Altered subcutaneous adipocyte morphology, subcutaneous AT expandability and expression of key AT genes

To investigate whether the altered AT distribution in ATKlk7 −/− mice under HFD was accompanied by changes in adipocyte morphology, we analyzed AT histology and measured adipocyte size distribution. Hematoxylin/eosin (HE) staining of the subcutaneous and epigonadal AT depots clearly showed diet-induced hypertrophy of adipocytes independent of genotype and AT depot (Fig. 5a). The mean size of epigonadal adipocytes was not different between the genotypes both under chow and HFD conditions, whereas expandability of sc AT seems to be increased in ATKlk7 −/− compared to control mice (Fig. 5b).

Fig. 5.

Fig. 5

Adipose tissue morphology and adipocyte size were altered in ATKlk7 −/− mice. a Histological analyses by H&E staining of epigonadal AT (left panel) and subcutaneous AT (right panel) suggest hypertrophy of subcutaneous adipocytes of ATKlk7 −/− compared to control mice after HFD. b Mean epigonadal (epi) and subcutaneous (sc) adipocyte diameters were analyzed using a multisizer (Beckman Coulter) and confirmed HFD-induced hypertrophy of subcutaneous adipocytes.
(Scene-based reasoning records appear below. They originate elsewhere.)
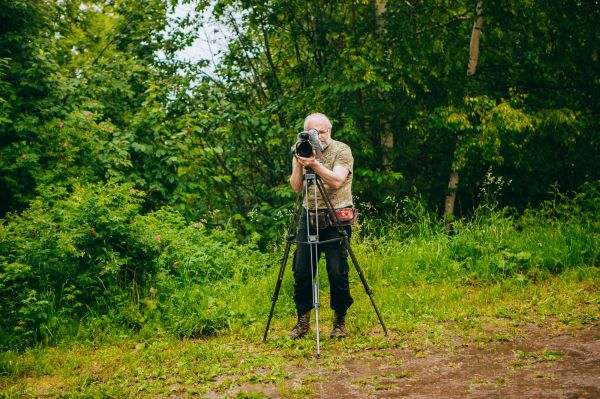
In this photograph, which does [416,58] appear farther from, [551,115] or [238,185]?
[238,185]

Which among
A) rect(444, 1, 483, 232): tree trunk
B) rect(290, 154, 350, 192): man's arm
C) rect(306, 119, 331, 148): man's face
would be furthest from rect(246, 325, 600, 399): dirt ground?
rect(444, 1, 483, 232): tree trunk

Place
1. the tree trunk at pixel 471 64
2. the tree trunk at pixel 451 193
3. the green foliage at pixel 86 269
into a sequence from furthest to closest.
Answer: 1. the tree trunk at pixel 451 193
2. the tree trunk at pixel 471 64
3. the green foliage at pixel 86 269

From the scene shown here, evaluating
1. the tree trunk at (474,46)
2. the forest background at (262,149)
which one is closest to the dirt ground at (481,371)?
the forest background at (262,149)

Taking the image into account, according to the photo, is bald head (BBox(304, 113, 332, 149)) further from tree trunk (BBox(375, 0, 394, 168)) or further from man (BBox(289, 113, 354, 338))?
tree trunk (BBox(375, 0, 394, 168))

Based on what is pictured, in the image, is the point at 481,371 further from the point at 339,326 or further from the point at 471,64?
the point at 471,64

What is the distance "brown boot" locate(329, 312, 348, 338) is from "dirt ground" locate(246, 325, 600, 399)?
451 mm

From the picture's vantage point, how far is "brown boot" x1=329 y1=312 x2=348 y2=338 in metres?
4.97

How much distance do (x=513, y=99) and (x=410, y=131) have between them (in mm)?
1859

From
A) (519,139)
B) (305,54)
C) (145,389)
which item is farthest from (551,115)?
(145,389)

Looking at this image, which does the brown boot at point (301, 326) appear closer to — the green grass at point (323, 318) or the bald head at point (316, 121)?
the green grass at point (323, 318)

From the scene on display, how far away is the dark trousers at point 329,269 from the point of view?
484cm

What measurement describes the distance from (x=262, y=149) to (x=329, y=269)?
6.44m

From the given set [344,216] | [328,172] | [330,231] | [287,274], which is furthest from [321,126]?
[287,274]

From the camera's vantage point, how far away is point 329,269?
4.86 m
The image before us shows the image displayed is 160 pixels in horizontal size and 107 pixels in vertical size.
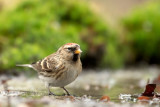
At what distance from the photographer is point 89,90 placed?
8203 mm

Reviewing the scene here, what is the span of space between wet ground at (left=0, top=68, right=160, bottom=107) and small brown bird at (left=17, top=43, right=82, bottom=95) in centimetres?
28

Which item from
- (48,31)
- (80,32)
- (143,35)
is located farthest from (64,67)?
(143,35)

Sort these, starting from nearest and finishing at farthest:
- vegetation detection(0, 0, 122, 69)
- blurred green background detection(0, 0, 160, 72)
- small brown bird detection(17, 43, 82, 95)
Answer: small brown bird detection(17, 43, 82, 95)
vegetation detection(0, 0, 122, 69)
blurred green background detection(0, 0, 160, 72)

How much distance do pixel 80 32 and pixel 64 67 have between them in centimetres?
587

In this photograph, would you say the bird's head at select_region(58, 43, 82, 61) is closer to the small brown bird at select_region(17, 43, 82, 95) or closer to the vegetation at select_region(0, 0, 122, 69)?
the small brown bird at select_region(17, 43, 82, 95)

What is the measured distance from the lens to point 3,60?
33.5ft

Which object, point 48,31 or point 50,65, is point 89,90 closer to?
point 50,65

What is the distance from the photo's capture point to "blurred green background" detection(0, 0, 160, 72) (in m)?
11.0

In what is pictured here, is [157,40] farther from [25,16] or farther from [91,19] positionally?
[25,16]

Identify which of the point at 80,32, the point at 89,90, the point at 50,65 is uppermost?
the point at 80,32

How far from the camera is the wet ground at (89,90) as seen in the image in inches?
220

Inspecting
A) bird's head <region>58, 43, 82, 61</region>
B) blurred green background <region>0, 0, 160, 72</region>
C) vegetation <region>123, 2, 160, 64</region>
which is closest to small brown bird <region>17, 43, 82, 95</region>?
bird's head <region>58, 43, 82, 61</region>

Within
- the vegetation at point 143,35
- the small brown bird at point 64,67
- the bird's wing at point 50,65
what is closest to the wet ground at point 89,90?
the small brown bird at point 64,67

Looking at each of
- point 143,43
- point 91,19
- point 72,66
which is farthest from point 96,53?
point 72,66
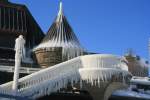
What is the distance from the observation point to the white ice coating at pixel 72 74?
118ft

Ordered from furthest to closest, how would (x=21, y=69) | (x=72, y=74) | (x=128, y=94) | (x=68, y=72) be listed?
1. (x=128, y=94)
2. (x=21, y=69)
3. (x=68, y=72)
4. (x=72, y=74)

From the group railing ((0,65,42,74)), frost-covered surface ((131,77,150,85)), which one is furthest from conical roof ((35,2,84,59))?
frost-covered surface ((131,77,150,85))

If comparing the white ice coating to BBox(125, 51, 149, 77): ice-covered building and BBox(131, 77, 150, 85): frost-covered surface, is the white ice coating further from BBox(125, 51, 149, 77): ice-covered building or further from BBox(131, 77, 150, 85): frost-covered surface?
BBox(125, 51, 149, 77): ice-covered building

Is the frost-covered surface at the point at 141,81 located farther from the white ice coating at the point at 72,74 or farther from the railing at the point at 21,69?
the railing at the point at 21,69

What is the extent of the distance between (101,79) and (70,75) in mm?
2425

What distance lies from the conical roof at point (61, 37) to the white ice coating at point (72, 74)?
5351 millimetres

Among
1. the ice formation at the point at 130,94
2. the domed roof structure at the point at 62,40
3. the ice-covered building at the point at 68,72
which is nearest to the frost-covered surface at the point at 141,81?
the ice formation at the point at 130,94

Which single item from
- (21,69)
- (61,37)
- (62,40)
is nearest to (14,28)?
(61,37)

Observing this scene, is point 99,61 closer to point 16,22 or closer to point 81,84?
point 81,84

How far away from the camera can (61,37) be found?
147 ft

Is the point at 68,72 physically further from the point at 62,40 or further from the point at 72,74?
the point at 62,40

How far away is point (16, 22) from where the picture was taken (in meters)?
48.2

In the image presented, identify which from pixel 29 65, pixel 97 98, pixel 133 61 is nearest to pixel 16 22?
pixel 29 65

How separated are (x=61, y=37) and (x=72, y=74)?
835cm
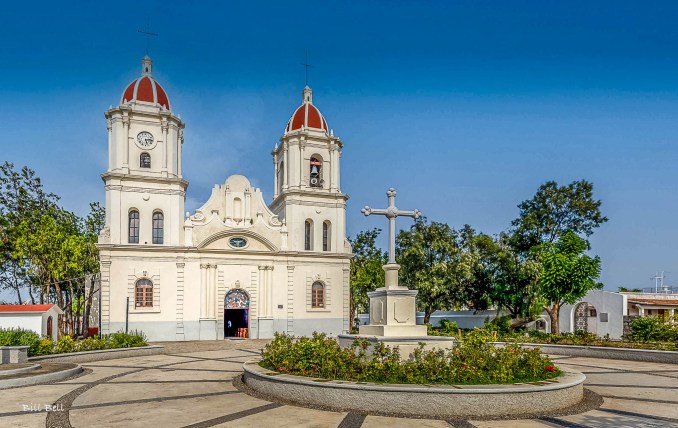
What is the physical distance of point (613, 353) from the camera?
2172 cm

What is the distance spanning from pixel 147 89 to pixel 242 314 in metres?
16.1

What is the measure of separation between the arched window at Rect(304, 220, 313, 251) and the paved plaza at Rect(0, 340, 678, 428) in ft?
62.1

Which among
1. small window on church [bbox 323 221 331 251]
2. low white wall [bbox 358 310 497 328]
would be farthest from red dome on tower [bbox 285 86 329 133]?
low white wall [bbox 358 310 497 328]

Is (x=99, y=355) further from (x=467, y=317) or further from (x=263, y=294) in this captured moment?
(x=467, y=317)

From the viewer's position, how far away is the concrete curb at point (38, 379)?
1412 cm

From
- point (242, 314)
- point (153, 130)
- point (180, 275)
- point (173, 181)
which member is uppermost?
point (153, 130)

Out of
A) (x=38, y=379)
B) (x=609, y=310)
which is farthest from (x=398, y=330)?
(x=609, y=310)

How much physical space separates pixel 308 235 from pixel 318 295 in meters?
4.23

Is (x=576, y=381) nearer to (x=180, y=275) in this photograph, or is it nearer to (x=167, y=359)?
(x=167, y=359)

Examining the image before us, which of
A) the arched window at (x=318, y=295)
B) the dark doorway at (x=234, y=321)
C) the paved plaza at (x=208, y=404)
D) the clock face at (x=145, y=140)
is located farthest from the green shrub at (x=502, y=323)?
the clock face at (x=145, y=140)

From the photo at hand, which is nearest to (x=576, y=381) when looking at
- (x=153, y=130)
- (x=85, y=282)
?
(x=153, y=130)

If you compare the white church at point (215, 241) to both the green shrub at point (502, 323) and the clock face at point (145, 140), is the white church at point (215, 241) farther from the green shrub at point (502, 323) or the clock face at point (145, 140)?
the green shrub at point (502, 323)

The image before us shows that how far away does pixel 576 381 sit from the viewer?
467 inches

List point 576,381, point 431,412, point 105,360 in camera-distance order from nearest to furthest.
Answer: point 431,412 < point 576,381 < point 105,360
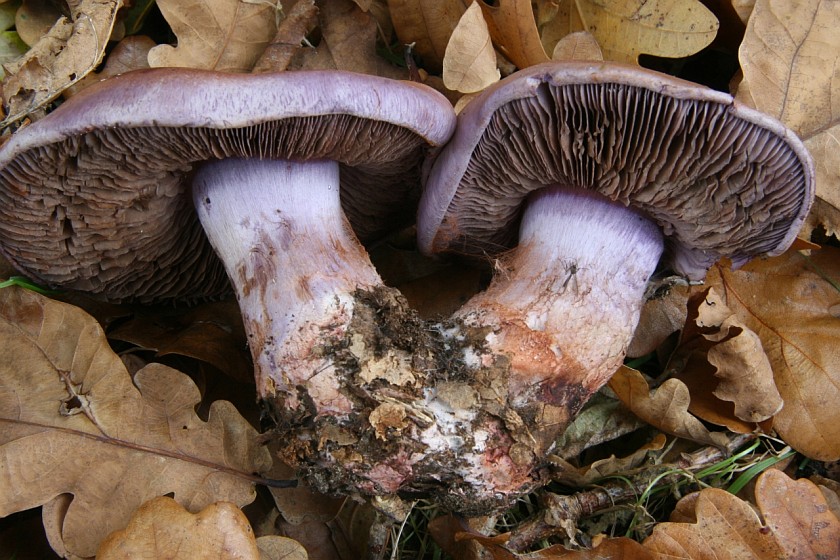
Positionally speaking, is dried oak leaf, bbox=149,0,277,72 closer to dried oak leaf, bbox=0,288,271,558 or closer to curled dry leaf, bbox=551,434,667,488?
dried oak leaf, bbox=0,288,271,558

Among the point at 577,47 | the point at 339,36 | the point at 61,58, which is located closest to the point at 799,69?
the point at 577,47

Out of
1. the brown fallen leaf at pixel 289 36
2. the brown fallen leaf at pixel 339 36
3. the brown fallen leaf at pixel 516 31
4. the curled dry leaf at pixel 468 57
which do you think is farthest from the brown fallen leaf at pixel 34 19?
the brown fallen leaf at pixel 516 31

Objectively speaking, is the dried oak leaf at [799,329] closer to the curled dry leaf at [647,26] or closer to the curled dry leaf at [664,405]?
the curled dry leaf at [664,405]

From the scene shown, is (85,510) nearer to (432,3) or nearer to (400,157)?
(400,157)

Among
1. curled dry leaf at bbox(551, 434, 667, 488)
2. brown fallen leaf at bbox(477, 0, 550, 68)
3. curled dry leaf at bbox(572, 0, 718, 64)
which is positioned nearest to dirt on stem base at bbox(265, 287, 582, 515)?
curled dry leaf at bbox(551, 434, 667, 488)

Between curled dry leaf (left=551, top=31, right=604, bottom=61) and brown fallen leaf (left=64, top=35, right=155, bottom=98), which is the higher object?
curled dry leaf (left=551, top=31, right=604, bottom=61)

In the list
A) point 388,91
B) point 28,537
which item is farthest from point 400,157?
point 28,537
The mean size of epigonadal adipocytes was not different between the genotypes, both under chow and HFD conditions, whereas expandability of sc AT seems to be improved in ATKlk7 −/− compared to control mice (n = 9–14). cg Expression of Pparγ, Ki-67, Klf4, Fatp4 and vaspin mRNA was examined by quantitative RT-PCR (n = 7–8). Data are represented as mean ± SEM and for each AT depot differences between genotypes were tested for statistical significance by a two-tailed Student’s t test; *P < 0.05, **P < 0.01

Marker gene expression analyses did not indicate differences in AT Pparγ expression (Fig. 5c), but revealed significantly lower expression of the proliferation marker Ki-67 in AT depots upon HFD in ATKlk7 −/− mice (Fig. 5d). Interestingly, we found the expression of Krüppel-like factor 4 (Klf4) and fatty acid transport protein 4 (Fatp4) to be significantly reduced in subcutaneous AT of ATKlk7 −/− mice vs controls under HFD (Fig. 5e, f). Expression of the KLK7 inhibitor vaspin in AT was decreased, with a significant reduction in epi AT of HFD fed in ATKlk7 −/− mice (Fig. 5g).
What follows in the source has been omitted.